Question

To find the derivative of the function \(G(x) = \frac{{1 - coshx}}{{1 + coshx}}\).

Short answer

The derivative of the function \(G(x) = \frac{{1 - \cosh x}}{{1 + \cosh x}}\) is \(\frac{{ - 2\sinh x}}{{{{(1 + \cosh x)}^2}}}\).

Step-by-step solution

Given function

The function is, \(G(x) = \frac{{1 - \cosh x}}{{1 + \cosh x}}\).

The Concept of derivative

The derivative of\(coshx\)is\(\frac{d}{{dx}}(coshx) = sinhx\).
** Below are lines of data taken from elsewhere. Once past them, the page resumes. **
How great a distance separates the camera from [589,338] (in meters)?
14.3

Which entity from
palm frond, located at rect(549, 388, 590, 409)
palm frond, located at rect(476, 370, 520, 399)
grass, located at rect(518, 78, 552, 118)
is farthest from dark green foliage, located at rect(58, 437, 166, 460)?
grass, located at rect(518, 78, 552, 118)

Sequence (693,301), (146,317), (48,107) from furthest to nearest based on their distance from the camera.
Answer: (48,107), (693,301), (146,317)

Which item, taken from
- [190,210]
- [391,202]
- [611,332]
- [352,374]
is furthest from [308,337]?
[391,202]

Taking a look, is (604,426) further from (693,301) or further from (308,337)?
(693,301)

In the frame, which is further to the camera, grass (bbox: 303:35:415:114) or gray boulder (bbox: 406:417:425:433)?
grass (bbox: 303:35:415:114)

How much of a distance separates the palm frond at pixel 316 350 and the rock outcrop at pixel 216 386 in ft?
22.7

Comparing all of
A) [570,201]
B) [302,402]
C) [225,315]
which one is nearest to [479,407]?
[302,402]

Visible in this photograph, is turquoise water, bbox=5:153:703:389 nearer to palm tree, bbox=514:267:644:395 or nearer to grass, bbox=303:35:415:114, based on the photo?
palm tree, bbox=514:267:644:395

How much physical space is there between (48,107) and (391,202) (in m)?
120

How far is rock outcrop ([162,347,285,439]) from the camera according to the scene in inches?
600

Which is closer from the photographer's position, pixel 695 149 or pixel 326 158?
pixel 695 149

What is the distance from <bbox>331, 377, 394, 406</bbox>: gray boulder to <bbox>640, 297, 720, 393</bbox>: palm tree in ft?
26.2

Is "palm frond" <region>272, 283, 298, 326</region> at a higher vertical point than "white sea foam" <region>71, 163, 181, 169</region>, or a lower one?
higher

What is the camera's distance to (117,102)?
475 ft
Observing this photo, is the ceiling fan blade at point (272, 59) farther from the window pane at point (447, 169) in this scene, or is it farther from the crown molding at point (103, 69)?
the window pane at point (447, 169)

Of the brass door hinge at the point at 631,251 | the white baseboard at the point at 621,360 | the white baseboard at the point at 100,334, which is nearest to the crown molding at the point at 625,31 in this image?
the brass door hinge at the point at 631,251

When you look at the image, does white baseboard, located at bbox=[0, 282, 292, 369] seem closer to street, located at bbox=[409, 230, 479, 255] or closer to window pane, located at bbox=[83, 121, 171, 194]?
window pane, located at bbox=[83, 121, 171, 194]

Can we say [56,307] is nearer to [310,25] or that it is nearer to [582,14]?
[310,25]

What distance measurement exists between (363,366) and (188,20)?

Evaluate the derivative of given function

Evaluate the derivative of \(G(x) = \frac{{1 - \cosh x}}{{1 + \cosh x}}\).

\(\begin{aligned}{c}{G^\prime }(x) &= {\left( {\frac{{1 - \cosh x}}{{1 + \cosh x}}} \right)^\prime }\\ &= \frac{{(1 + \cosh x){{(1 - \cosh x)}^\prime } - (1 - \cosh x){{(1 + \cosh x)}^\prime }}}{{{{(1 + \cosh x)}^2}}}\\ &= \frac{{(1 + \cosh x)( - \sinh x) - (1 - \cosh x)(\sinh x)}}{{{{(1 + \cosh x)}^2}}}\\ &= \frac{{ - \sinh x - \sinh x\cosh x - \sinh x + \sinh x\cosh x}}{{{{(1 + \cosh x)}^2}}}\end{aligned}\)

So, \( = \frac{{ - 2\sinh x}}{{{{(1 + \cosh x)}^2}}}\).

Therefore, the derivative of the function \(G(x) = \frac{{1 - \cosh x}}{{1 + \cosh x}}\) is \(\frac{{ - 2\sinh x}}{{{{(1 + \cosh x)}^2}}}\).